**Article:**
[Begin]

One should also note the Historical Afterward by Bruce Catton that was published with the report. Here are excerpts:

 The exact and complete truth about any tragic historic event is impossible to get. We can never know precisely how and why certain things happened. The best we can do, usually, is to work out a rough approximation—to say, somewhere within these boundaries lies a truth that we shall never really see; somehow, out of all of these facts, this result emerged. Even the most painstaking history is a bridge across an eternal mystery….

   …In the case of President Kennedy we have the hard facts but we do not quite know what they really mean. How far was Lee Oswald like John Wilkes Booth? Did his haunted mind, like Booth’s, somehow respond to the hatreds and terrors that boiled up all around him?…Was this act part of 1963 in the sense that Booth’s was part of 1865, or was it simply an irrational explosion that might have happened to any President at any time and in any place? The Warren commission could find no trace of a plot that used Oswald as trigger man. It saw no evidence of a conspiracy of either the right or the left. It established that truth, which cuts the ground out from under the myth-makers but which also leaves us confronting a riddle. What did this really mean?

   The question will bother us for a long time to come because it involves the intangibles that lie beyond the reach of any commission. We know that John F. Kennedy was President at a time when many diverse hatreds were being aroused, hatreds born of hot war and cold war and the agonizing difficulty of adjusting a complex society to a time of incomprehensible changes; we know that he devoted himself as President to the task of quelling those hatreds and facing the future with hope and without terror; and we know that in the midst of all this he was shot to death. There our knowledge ends. In Lincoln’s case we can see that an era of irrational fury led inescapably to an irrational act of hatred. In Kennedy’s case we do not know.

   Perhaps we shall never know….

 

Updated commentary.

I have long accepted the determination of the Warren Commission, despite the popularity of books which challenged its conclusions. I was once even offered the opportunity to write a contrary work, but I never agreed with that view. I still believe Oswald acted alone, despite the intriguing speculation that behind the crime were such people as Fidel Castro, Joe Kennedy, the Russians, Marina Oswald, Lyndon Johnson, Mafia chieftans, and various sections of the U.S. government.

   I have long accepted the single-bullet theory (both Kennedy and Johnson were hit by the same bullet) and the explanation of why Kennedy’s head went backward when shot from behind (meaning there was no second gunman on the grassy knoll). Both these factors were explained, incidentally, in that PBS documentary I have referred to.

   More interesting to me are the literary efforts that treat of the assassination. For they enable me to return to a moment I will never forget, a moment that I need to rise above. In their way, they give a meaning to that horrible deed, although they explore a profounder meaning than the one that historian Bruce Catton cited.

   These novels range from commercial work to serious work. Four that I have read are:

   Winter Kills (1974), by Richard Condon. “This is strictly a commercial work, written with no style and grace. And yet it is enthralling. As the JFK assassination will always be. As the sense of powerlessness in a threatening world always will be for me….[But] there is no probing of ethical, political, psychological issues. And an opportunity to do so is missed, for there could be a conclusion in which the hero, for whatever reason, could not reveal the truth, and this is why America still does not know for sure what happened to JFK.”

[End]

**Records:**
[Begin]

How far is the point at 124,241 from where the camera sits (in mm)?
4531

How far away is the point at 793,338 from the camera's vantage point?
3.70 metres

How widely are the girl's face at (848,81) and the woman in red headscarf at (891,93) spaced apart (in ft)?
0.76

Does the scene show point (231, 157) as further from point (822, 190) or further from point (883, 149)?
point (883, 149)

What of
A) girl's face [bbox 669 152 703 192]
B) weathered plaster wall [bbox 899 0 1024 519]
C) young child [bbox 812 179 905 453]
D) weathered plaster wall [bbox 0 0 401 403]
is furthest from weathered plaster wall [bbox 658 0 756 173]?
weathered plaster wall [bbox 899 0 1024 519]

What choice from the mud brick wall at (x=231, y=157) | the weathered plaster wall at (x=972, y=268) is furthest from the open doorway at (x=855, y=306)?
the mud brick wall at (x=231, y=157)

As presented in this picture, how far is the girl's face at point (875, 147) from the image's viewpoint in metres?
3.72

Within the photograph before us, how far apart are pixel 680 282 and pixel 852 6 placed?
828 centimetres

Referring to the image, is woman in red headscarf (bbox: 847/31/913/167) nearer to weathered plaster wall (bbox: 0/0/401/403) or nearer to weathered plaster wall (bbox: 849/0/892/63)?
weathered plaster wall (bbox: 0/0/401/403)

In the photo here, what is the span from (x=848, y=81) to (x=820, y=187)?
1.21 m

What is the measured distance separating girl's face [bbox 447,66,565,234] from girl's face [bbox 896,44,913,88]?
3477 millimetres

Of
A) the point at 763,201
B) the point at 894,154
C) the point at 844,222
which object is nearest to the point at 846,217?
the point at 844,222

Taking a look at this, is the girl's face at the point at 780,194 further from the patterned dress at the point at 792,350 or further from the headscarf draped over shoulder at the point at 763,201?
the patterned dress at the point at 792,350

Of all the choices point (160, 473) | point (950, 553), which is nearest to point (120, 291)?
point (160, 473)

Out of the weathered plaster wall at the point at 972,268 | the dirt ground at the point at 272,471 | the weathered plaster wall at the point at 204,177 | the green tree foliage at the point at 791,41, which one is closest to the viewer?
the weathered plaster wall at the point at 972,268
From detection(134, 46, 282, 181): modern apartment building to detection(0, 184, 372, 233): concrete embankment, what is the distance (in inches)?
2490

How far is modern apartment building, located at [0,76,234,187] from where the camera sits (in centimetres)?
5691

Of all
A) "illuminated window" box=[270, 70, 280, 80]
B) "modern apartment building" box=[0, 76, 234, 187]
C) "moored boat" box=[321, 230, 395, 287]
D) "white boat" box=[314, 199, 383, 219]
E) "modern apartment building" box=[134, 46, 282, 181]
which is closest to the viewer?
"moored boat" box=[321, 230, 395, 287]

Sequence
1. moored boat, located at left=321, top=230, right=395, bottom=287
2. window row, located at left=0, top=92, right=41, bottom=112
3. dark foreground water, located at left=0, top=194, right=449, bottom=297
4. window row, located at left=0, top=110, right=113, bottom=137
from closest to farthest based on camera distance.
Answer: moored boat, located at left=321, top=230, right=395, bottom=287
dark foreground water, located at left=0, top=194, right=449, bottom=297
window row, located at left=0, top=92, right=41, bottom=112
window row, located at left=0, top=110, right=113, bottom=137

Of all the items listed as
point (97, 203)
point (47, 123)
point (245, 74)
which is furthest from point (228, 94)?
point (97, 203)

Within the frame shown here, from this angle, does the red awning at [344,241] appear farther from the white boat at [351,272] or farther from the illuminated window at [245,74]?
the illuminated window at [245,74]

[End]

**Set problem:** Repeat the passage of the Kennedy assassination commentary above from "I have long accepted the single-bullet" to "have referred to.".

**Task response:**
I have long accepted the single-bullet theory (both Kennedy and Johnson were hit by the same bullet) and the explanation of why Kennedy’s head went backward when shot from behind (meaning there was no second gunman on the grassy knoll). Both these factors were explained, incidentally, in that PBS documentary I have referred to.